→ **Input material**:
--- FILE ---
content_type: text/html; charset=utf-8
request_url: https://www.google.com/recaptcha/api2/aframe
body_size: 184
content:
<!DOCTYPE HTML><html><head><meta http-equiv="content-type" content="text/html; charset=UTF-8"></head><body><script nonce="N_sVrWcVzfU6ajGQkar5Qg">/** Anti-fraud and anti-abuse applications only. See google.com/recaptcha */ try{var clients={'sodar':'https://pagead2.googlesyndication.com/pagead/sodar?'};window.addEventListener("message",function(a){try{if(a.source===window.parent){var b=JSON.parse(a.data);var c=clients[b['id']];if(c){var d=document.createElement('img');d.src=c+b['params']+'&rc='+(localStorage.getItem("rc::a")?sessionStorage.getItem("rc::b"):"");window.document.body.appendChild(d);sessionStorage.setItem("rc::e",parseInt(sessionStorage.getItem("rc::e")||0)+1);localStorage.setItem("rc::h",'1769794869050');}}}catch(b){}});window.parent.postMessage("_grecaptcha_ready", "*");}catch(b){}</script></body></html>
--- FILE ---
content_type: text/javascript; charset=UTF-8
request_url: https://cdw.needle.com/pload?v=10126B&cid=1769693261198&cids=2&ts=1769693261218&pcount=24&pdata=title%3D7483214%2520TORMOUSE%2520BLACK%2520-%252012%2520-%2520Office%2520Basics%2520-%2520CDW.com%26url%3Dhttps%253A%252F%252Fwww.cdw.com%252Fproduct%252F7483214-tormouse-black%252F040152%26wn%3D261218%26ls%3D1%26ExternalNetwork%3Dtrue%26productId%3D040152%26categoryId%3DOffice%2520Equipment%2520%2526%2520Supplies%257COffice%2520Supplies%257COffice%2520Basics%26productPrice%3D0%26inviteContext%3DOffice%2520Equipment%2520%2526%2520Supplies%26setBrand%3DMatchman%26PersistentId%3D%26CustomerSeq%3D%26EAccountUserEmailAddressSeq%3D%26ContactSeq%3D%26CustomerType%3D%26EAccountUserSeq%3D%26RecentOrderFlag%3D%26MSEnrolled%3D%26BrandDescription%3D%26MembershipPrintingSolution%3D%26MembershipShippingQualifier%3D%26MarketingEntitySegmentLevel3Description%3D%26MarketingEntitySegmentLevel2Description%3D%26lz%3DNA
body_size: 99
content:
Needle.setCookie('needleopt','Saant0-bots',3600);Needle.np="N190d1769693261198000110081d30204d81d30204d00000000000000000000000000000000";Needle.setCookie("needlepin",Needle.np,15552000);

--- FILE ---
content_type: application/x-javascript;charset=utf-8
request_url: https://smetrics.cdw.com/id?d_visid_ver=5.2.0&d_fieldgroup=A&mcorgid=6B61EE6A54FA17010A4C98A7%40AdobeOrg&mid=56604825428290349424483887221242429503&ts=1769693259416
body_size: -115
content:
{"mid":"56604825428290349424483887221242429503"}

→ **Task objective**:
Scan the entries above. Copy each line that has the string "https".

→ **Result for this exercise**:
request_url: https://www.google.com/recaptcha/api2/aframe
<!DOCTYPE HTML><html><head><meta http-equiv="content-type" content="text/html; charset=UTF-8"></head><body><script nonce="N_sVrWcVzfU6ajGQkar5Qg">/** Anti-fraud and anti-abuse applications only. See google.com/recaptcha */ try{var clients={'sodar':'https://pagead2.googlesyndication.com/pagead/sodar?'};window.addEventListener("message",function(a){try{if(a.source===window.parent){var b=JSON.parse(a.data);var c=clients[b['id']];if(c){var d=document.createElement('img');d.src=c+b['params']+'&rc='+(localStorage.getItem("rc::a")?sessionStorage.getItem("rc::b"):"");window.document.body.appendChild(d);sessionStorage.setItem("rc::e",parseInt(sessionStorage.getItem("rc::e")||0)+1);localStorage.setItem("rc::h",'1769794869050');}}}catch(b){}});window.parent.postMessage("_grecaptcha_ready", "*");}catch(b){}</script></body></html>
request_url: https://cdw.needle.com/pload?v=10126B&cid=1769693261198&cids=2&ts=1769693261218&pcount=24&pdata=title%3D7483214%2520TORMOUSE%2520BLACK%2520-%252012%2520-%2520Office%2520Basics%2520-%2520CDW.com%26url%3Dhttps%253A%252F%252Fwww.cdw.com%252Fproduct%252F7483214-tormouse-black%252F040152%26wn%3D261218%26ls%3D1%26ExternalNetwork%3Dtrue%26productId%3D040152%26categoryId%3DOffice%2520Equipment%2520%2526%2520Supplies%257COffice%2520Supplies%257COffice%2520Basics%26productPrice%3D0%26inviteContext%3DOffice%2520Equipment%2520%2526%2520Supplies%26setBrand%3DMatchman%26PersistentId%3D%26CustomerSeq%3D%26EAccountUserEmailAddressSeq%3D%26ContactSeq%3D%26CustomerType%3D%26EAccountUserSeq%3D%26RecentOrderFlag%3D%26MSEnrolled%3D%26BrandDescription%3D%26MembershipPrintingSolution%3D%26MembershipShippingQualifier%3D%26MarketingEntitySegmentLevel3Description%3D%26MarketingEntitySegmentLevel2Description%3D%26lz%3DNA
request_url: https://smetrics.cdw.com/id?d_visid_ver=5.2.0&d_fieldgroup=A&mcorgid=6B61EE6A54FA17010A4C98A7%40AdobeOrg&mid=56604825428290349424483887221242429503&ts=1769693259416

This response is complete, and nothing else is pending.